This analysis examines differences between employees who left the company and those who stayed using t-tests and data visualization. Four continuous variables were tested: satisfaction level, last evaluation, number of projects, and average monthly hours.
t1 <- t.test(satisfaction_level ~ left, data = hr)
t1
##
## Welch Two Sample t-test
##
## data: satisfaction_level by left
## t = 46.636, df = 5167, p-value < 2.2e-16
## alternative hypothesis: true difference in means between group 0 and group 1 is not equal to 0
## 95 percent confidence interval:
## 0.2171815 0.2362417
## sample estimates:
## mean in group 0 mean in group 1
## 0.6668096 0.4400980
plot_data <- hr %>%
mutate(Status = factor(left, labels = c("Stayed", "Left")))
plot_ly(plot_data,
x = ~Status,
y = ~satisfaction_level,
type = "box") %>%
layout(title = "Employees Who Left Had Lower Satisfaction Levels")
t2 <- t.test(last_evaluation ~ left, data = hr)
t2
##
## Welch Two Sample t-test
##
## data: last_evaluation by left
## t = -0.72534, df = 5154.9, p-value = 0.4683
## alternative hypothesis: true difference in means between group 0 and group 1 is not equal to 0
## 95 percent confidence interval:
## -0.009772224 0.004493874
## sample estimates:
## mean in group 0 mean in group 1
## 0.7154734 0.7181126
plot_ly(plot_data,
x = ~Status,
y = ~last_evaluation,
type = "box") %>%
layout(title = "Employees Who Left Had Similar Evaluation Scores as Those Who Stayed")

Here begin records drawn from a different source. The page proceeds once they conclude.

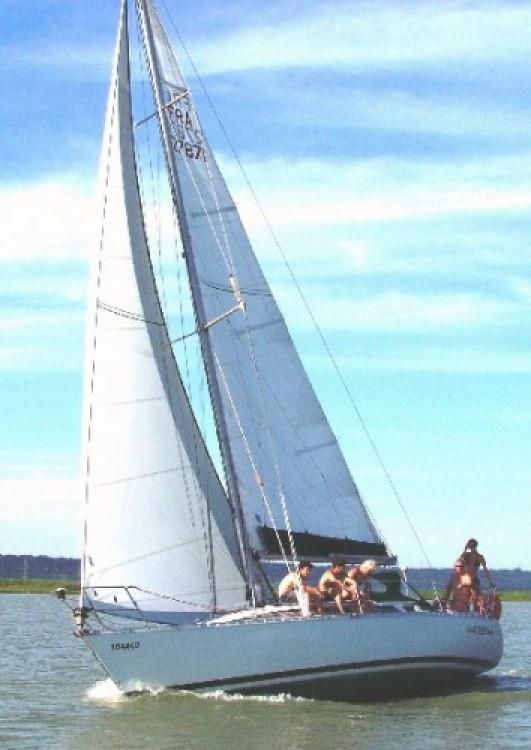 Verhuur Zeilboot in  - Bénéteau First 345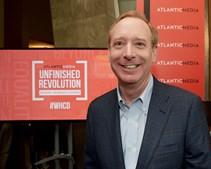 Também o presidente da Microsoft, Brad Smith, está entre os convidados da Web Summit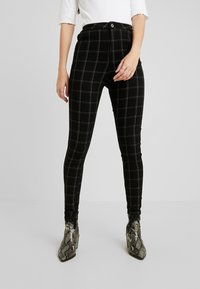 Missguided - VICE CHECKED HIGHWAISTED - Skinny-Farkut - black - 0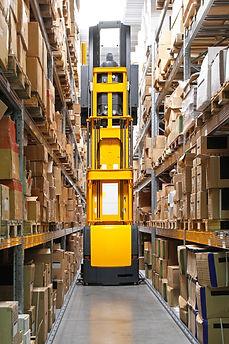 Forklift Training Newcastle NSW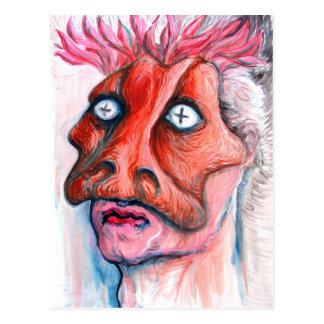 Hombre enmascarado tarjeta postal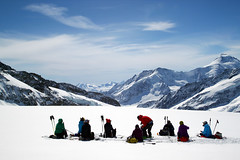 Aletsch (Magryciak) Tags: 2018 jungfrau grindelwald glacier snow ice switzerland travel trip view europe vacation holiday walk altitude alps mountains ski canon eos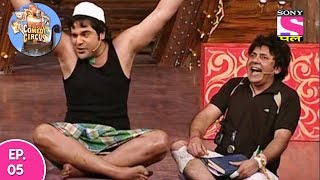 best of kapil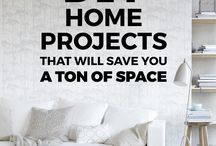 Clutter clearing and DIY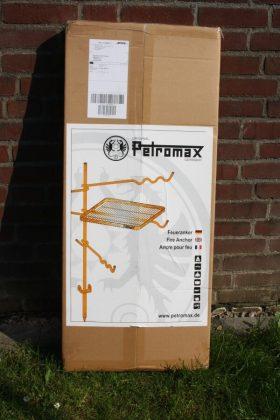 petromax feueranker-Petromax Feueranker fa1 01 280x420-Petromax Feueranker fa1 – Die multifunktionale Lagerfeuer-Kochstelle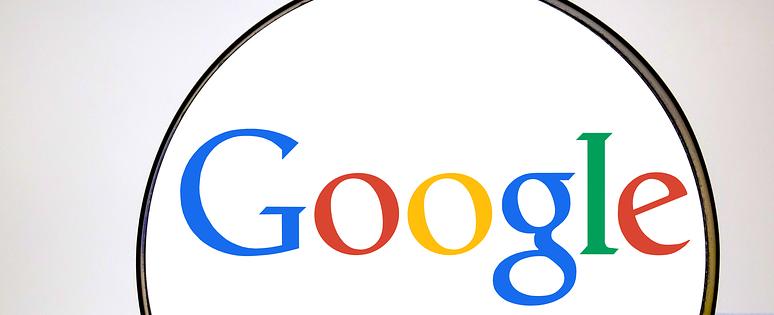 Google puede alertarte si alguien te busca en internet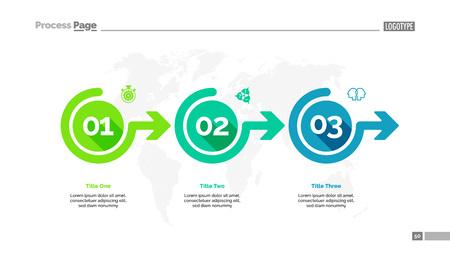 Prozessdiagramm-Folienvorlage mit drei Optionen. Geschäftsdaten. Workflow, Punkt, Design. Für Infografik, Präsentation, Bericht. Für Themen wie Banking, Strategie, Logistik. Vektorgrafik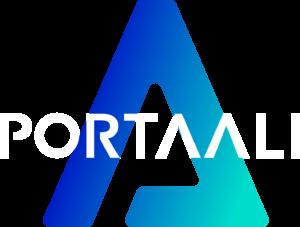 portaali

t3 <- t.test(number_project ~ left, data = hr)
t3
##
## Welch Two Sample t-test
##
## data: number_project by left
## t = -2.1663, df = 4236.5, p-value = 0.03034
## alternative hypothesis: true difference in means between group 0 and group 1 is not equal to 0
## 95 percent confidence interval:
## -0.131136535 -0.006540119
## sample estimates:
## mean in group 0 mean in group 1
## 3.786664 3.855503
plot_ly(plot_data,
x = ~Status,
y = ~number_project,
type = "box") %>%
layout(title = "Employees Who Left Handled More Projects on Average")

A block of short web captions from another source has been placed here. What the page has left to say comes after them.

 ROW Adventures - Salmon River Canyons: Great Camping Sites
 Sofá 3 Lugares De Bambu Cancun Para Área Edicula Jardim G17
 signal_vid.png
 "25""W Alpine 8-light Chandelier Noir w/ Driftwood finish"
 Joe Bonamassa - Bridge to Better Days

t4 <- t.test(average_montly_hours ~ left, data = hr)
t4
##
## Welch Two Sample t-test
##
## data: average_montly_hours by left
## t = -7.5323, df = 4875.1, p-value = 5.907e-14
## alternative hypothesis: true difference in means between group 0 and group 1 is not equal to 0
## 95 percent confidence interval:
## -10.534631 -6.183384
## sample estimates:
## mean in group 0 mean in group 1
## 199.0602 207.4192
plot_ly(plot_data,
x = ~Status,
y = ~average_montly_hours,
type = "box") %>%
layout(title = "Employees Who Left Worked Significantly Longer Hours Per Month")
Overall, the results suggest that satisfaction, workload, and working hours play a meaningful role in employee attrition. Employees who left tended to have lower satisfaction, worked on more projects, and logged longer monthly hours. However, performance evaluations were similar between the two groups, indicating that leaving the company is less about performance and more about workload and satisfaction.